When I think of the world’s explorers, I think back to the 1500s to maybe the 1700s, but there are still explorers, and probably places that no man has ever been, and some explorations are still going on. That is most likely because some places are very difficult to reach. American explorer Robert Peary knew that all too well. Peary had a dream. He wanted to go to the North Pole. For many years one thing or another came between Peary and his dream, but finally on April 6, 1909, Peary and his assistant Matthew Henson, and four Eskimos reached what they determined to be the North Pole. I can only imagine how elated they felt. It was the journey of a lifetime for them.

Peary, a US Navy civil engineer, made his first trip to the interior of Greenland in 1886. In 1891, Henson, a young African-American sailor, joined him on his second arctic expedition. Their team made an extended dogsled journey to the northeast of Greenland and explored what became known as “Peary Land.” Then, in 1893, they began working toward reaching the North Pole. In 1906, during their second attempt, they nearly reached latitude 88 degrees north, just 150 miles short of their objective. It would seem that they had the fever, because in 1908, they traveled to Ellesmere Island by ship and in 1909 raced across hundreds of miles of ice to reach what they calculated as latitude 90 degrees north on April 6, 1909. Although their achievement was widely acclaimed, Dr. Frederick A. Cook challenged their distinction of being the first to reach the North Pole. Cook, a former associate of Peary, claimed he had already reached the pole by dogsled the previous year. A major controversy followed, and in 1911 the US Congress formally recognized Peary’s claim over Cook’s.

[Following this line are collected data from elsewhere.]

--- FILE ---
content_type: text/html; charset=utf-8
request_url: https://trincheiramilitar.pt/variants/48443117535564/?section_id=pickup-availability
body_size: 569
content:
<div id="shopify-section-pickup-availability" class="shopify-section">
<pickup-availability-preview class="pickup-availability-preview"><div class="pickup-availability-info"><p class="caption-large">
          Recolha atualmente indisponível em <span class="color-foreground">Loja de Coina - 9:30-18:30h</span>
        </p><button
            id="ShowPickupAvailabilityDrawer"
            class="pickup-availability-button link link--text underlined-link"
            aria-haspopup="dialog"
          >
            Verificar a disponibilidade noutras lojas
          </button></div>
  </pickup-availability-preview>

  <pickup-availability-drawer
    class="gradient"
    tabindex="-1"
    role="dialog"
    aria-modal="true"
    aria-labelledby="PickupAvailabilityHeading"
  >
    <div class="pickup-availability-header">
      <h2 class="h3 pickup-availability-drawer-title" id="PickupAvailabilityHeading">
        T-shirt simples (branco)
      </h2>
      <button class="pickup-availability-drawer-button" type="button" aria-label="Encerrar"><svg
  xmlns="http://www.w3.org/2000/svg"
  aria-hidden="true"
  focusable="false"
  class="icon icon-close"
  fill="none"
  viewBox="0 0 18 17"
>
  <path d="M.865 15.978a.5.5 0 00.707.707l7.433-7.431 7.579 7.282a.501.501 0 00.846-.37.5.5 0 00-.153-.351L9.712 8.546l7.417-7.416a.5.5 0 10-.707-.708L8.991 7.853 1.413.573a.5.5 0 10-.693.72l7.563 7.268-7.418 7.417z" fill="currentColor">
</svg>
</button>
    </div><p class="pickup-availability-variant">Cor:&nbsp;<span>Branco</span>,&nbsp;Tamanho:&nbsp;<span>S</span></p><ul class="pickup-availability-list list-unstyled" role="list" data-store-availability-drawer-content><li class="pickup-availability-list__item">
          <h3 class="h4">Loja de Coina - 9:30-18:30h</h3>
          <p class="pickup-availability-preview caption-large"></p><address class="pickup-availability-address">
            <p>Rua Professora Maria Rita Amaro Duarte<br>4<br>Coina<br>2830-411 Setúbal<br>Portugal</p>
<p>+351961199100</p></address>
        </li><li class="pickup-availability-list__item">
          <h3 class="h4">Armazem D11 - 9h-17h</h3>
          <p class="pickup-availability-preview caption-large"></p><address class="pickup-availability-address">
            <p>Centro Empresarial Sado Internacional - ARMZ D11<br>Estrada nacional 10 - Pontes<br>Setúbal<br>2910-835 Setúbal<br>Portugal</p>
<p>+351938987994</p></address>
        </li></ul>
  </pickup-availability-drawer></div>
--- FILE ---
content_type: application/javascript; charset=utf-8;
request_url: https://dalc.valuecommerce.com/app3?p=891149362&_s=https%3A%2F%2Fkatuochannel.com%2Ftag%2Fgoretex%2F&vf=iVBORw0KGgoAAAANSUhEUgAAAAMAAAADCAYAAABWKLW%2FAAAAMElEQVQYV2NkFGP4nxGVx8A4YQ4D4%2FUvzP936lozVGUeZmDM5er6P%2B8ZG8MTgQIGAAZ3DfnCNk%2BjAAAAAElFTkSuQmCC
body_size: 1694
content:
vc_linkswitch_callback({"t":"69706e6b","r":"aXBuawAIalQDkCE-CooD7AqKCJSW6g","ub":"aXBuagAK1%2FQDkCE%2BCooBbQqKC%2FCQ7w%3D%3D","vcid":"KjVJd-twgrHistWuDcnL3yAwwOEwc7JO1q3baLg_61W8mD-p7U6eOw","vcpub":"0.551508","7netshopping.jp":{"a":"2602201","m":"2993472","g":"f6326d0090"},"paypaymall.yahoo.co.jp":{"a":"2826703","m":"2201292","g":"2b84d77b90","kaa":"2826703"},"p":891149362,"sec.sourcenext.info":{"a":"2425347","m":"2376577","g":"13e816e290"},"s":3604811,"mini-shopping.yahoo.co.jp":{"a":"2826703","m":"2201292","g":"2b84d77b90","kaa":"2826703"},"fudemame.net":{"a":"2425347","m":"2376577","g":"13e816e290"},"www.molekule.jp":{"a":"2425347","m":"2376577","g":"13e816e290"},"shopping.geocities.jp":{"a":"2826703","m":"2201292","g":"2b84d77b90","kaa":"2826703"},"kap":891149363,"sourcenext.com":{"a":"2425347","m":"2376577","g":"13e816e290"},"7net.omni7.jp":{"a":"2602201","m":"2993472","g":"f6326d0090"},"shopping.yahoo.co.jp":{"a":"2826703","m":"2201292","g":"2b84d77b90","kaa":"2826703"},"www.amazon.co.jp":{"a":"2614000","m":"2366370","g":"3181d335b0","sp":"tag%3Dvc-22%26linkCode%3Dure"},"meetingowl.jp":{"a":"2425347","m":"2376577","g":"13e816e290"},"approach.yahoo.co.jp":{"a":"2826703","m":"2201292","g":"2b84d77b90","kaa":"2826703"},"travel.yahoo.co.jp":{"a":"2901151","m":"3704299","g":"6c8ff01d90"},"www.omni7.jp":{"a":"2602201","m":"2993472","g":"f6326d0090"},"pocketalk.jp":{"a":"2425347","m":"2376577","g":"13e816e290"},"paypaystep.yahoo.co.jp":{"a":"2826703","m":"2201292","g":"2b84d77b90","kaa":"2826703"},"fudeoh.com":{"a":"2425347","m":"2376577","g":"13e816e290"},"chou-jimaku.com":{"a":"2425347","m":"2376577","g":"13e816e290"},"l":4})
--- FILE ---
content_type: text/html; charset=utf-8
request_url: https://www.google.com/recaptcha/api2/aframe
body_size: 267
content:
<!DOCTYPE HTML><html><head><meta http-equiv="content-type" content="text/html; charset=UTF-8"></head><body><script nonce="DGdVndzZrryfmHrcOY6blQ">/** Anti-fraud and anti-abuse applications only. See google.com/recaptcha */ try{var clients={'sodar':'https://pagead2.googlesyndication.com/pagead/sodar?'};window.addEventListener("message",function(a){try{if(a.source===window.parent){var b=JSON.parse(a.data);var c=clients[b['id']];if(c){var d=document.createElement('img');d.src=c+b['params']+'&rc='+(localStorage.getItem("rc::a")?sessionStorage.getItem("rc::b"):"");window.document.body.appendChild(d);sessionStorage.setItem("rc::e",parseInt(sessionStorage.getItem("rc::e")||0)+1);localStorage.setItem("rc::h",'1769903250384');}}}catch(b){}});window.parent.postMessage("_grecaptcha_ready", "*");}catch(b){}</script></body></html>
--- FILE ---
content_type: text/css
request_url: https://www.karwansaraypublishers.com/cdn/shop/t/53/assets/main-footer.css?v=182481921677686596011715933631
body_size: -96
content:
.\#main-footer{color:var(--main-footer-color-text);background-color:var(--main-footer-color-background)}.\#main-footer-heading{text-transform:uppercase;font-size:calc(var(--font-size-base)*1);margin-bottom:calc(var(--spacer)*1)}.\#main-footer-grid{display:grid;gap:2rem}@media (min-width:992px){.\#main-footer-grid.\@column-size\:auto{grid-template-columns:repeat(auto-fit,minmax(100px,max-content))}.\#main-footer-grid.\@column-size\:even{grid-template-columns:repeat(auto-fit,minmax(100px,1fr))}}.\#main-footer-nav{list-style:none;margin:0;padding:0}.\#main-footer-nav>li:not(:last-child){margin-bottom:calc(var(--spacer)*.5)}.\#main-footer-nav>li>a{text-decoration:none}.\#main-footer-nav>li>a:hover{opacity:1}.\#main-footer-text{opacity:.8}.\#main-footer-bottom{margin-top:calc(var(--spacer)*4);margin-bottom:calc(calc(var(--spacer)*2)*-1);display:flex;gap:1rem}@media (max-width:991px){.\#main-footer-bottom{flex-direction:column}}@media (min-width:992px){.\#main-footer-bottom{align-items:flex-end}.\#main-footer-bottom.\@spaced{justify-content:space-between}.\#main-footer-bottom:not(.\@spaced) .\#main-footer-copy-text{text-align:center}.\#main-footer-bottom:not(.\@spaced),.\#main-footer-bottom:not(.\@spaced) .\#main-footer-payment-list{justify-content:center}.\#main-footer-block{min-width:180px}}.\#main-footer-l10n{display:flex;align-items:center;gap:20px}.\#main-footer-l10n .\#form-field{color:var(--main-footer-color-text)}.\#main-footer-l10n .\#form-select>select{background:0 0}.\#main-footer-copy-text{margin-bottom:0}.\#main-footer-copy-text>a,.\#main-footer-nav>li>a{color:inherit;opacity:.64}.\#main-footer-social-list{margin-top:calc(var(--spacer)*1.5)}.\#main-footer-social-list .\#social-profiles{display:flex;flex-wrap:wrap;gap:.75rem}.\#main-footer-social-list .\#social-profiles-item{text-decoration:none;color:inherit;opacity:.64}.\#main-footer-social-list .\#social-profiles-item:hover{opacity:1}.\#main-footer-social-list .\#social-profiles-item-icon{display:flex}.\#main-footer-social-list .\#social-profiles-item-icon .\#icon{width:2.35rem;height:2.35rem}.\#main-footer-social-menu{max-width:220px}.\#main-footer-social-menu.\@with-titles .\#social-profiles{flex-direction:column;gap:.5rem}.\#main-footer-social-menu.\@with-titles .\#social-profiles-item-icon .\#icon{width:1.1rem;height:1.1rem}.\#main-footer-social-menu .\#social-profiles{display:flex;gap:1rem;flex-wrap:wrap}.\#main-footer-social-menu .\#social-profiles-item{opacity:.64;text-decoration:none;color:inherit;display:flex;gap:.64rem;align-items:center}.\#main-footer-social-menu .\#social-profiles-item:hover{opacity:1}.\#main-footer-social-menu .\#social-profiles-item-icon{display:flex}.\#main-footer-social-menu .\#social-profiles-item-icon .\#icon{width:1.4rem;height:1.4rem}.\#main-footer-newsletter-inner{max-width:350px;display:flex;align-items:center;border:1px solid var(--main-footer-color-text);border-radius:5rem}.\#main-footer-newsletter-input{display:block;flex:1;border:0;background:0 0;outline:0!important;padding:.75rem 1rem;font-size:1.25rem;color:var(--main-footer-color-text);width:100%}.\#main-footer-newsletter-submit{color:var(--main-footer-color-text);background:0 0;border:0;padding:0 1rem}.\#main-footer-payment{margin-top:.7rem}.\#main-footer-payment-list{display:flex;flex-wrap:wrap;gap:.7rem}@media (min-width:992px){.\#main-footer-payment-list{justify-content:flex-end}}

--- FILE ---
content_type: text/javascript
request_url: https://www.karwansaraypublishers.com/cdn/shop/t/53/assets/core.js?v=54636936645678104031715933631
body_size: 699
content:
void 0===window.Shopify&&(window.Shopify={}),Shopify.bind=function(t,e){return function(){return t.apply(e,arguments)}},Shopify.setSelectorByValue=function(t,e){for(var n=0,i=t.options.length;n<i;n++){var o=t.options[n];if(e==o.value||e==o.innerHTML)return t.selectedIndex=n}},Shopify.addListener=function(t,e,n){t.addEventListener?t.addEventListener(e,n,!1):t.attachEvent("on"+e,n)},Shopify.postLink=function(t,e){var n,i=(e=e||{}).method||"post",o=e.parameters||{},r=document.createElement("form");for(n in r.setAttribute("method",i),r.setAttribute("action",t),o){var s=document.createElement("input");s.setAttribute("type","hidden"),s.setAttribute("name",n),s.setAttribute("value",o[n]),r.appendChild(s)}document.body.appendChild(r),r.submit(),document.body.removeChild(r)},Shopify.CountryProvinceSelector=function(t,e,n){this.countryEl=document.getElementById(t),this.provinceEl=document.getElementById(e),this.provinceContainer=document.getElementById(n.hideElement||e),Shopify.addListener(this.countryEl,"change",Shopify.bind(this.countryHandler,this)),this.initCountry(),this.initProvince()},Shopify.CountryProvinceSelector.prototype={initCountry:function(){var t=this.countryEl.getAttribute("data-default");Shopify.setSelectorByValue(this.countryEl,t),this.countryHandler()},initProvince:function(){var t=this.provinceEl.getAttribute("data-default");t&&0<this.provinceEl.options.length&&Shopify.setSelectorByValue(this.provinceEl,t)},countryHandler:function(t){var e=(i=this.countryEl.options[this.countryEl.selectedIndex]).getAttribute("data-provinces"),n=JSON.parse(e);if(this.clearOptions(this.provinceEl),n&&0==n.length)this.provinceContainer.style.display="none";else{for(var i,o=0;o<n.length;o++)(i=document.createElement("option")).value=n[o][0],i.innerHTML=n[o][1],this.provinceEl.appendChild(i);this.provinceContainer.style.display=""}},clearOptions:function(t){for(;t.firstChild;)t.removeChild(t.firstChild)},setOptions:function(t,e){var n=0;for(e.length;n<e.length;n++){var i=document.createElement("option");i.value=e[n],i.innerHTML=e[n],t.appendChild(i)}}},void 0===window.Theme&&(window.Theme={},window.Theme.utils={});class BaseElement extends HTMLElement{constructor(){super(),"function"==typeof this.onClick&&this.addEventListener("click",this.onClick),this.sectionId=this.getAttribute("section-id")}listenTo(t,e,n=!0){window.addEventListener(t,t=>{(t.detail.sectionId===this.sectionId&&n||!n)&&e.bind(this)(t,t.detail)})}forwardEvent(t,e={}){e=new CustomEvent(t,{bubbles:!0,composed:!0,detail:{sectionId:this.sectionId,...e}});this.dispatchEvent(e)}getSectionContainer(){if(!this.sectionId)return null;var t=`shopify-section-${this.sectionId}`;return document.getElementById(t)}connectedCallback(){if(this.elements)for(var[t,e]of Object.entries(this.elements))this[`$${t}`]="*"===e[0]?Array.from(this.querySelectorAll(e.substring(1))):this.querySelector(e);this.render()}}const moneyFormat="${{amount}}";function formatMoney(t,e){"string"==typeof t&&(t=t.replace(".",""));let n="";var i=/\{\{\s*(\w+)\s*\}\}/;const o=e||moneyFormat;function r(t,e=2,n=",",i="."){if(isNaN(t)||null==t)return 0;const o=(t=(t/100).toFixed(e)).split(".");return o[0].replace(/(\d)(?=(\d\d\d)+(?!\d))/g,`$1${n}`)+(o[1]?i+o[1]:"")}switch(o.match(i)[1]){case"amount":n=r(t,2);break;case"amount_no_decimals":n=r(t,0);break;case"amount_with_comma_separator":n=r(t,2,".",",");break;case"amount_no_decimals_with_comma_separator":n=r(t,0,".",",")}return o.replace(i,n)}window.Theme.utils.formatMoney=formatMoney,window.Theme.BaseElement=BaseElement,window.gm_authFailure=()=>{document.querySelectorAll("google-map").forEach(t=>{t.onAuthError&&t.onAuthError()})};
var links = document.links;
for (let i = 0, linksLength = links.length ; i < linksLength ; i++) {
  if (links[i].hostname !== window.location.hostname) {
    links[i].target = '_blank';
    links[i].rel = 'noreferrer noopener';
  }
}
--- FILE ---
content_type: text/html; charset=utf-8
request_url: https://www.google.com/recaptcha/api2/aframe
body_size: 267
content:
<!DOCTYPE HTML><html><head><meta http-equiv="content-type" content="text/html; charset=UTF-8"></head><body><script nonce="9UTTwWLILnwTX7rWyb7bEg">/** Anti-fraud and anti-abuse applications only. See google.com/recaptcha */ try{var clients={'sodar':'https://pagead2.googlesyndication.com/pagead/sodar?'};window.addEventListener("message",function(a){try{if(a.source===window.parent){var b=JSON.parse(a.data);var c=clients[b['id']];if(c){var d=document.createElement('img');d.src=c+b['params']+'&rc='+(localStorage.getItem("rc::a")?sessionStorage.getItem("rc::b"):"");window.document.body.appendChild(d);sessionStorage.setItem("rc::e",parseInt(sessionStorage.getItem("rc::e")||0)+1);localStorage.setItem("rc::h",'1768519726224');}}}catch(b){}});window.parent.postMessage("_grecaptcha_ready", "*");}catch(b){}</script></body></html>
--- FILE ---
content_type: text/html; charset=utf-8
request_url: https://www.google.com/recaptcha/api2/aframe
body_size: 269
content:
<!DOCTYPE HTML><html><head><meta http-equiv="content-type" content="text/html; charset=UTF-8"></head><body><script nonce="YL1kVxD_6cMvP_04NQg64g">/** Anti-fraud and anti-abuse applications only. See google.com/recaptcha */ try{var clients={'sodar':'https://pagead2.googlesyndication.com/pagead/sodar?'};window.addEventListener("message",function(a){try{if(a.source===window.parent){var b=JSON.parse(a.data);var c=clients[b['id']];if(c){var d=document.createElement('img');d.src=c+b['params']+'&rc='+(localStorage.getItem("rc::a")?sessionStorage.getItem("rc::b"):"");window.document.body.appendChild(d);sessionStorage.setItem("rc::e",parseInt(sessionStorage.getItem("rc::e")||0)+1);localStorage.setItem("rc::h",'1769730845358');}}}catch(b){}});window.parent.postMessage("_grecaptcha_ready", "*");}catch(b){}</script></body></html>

Sadly, decades after Peary’s death, navigational errors in his travel log surfaced, placing the expedition in all probability a few miles short of its goal. I am glad he never knew. In recent years, further studies of the conflicting claims suggest that neither expedition reached the exact North Pole, but that Peary and Henson came far closer, falling perhaps just 30 miles short. On May 3, 1952, US Lieutenant Colonel Joseph O. Fletcher of Oklahoma stepped out of a plane and walked to the precise location of the North Pole, the first person to undisputedly do so. While he did step on the exact location, as confirmed by GPS or whatever measurement they used to confirm the location, it is my opinion that the accomplishment of Lieutenant Colonel Fletcher was nowhere near as amazing as that of Robert Peary and his team, who forged their way to the site, rather than being dropped on it.